The term gender-neutral is a misleading term.  It is because gender neutral spaces almost always become male spaces due to the previously existing imbalance in society.  Because many women still rightly fear men in restricted spaces, many women avoid gender-neutral spaces because those spaces give males access to them.  These are cultural, as well as structural differences that need to be addressed first before simply slapping a ‘gender neutral’ sign over the ladies sign in public spaces.

“In April 2017, the BBC journalist Samira Ahmed wanted to use a toilet. She was at a screening of the James Baldwin documentary I Am Not Your Negro at London’s Barbican arts centre, and it was the interval. Any woman who has ever been to the theatre knows what that means. This evening, the queue was worse than usual. Far worse. Because in an almost comically blatant display of not having thought about women at all, the Barbican had turned both the male and female toilets gender neutral simply by replacing the “men” and “women” signage with “gender neutral with urinals” and “gender neutral with cubicles”. The obvious happened.

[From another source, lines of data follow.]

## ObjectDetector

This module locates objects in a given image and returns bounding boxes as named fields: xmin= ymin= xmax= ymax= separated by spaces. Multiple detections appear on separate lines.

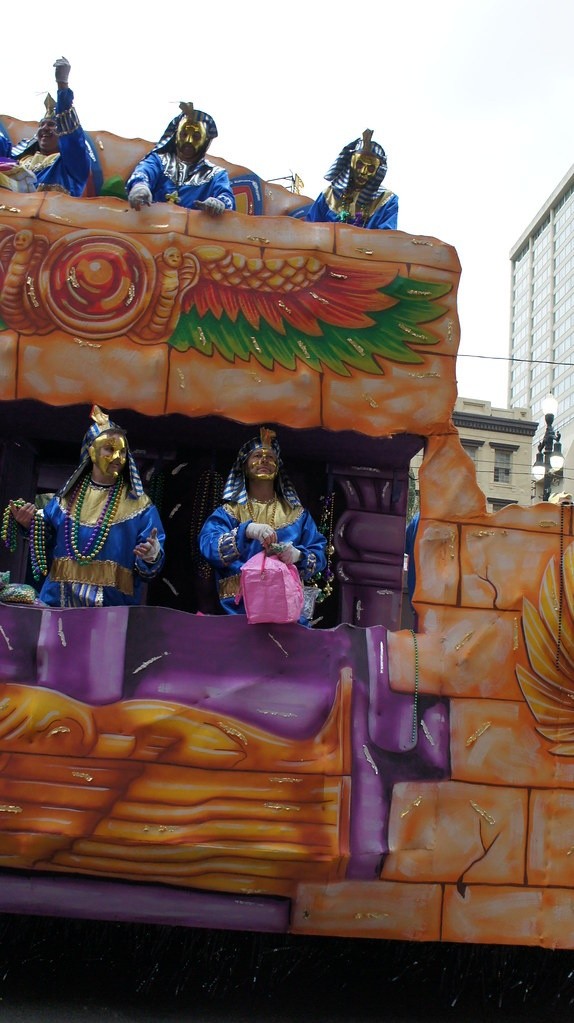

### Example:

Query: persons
xmin=8 ymin=420 xmax=168 ymax=612
xmin=0 ymin=55 xmax=92 ymax=196
xmin=138 ymin=417 xmax=227 ymax=627
xmin=199 ymin=435 xmax=328 ymax=621
xmin=307 ymin=140 xmax=397 ymax=231
xmin=124 ymin=110 xmax=233 ymax=217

Only men were using the supposedly “gender neutral with urinals” and everyone was using the “gender neutral with cubicles”.

Rather than rendering the toilets genuinely gender neutral, they had simply increased the provision for men. “Ah the irony of having to explain discrimination having just been to see I Am Not Your Negro IN YOUR CINEMA”, Ahmed tweeted, suggesting that turning the gents gender neutral would be sufficient: “There’s NEVER such a queue there & you know it.”

On the face of it, it may seem fair and equitable to accord male and female public toilets the same amount of space – and historically, this is the way it has been done: 50/50 division of floor space has even been formalised in plumbing codes. However, if a male toilet has both cubicles and urinals, the number of people who can relieve themselves at once is far higher per square foot of floor space in the male bathroom than in the female bathroom. Suddenly equal floor space isn’t so equal.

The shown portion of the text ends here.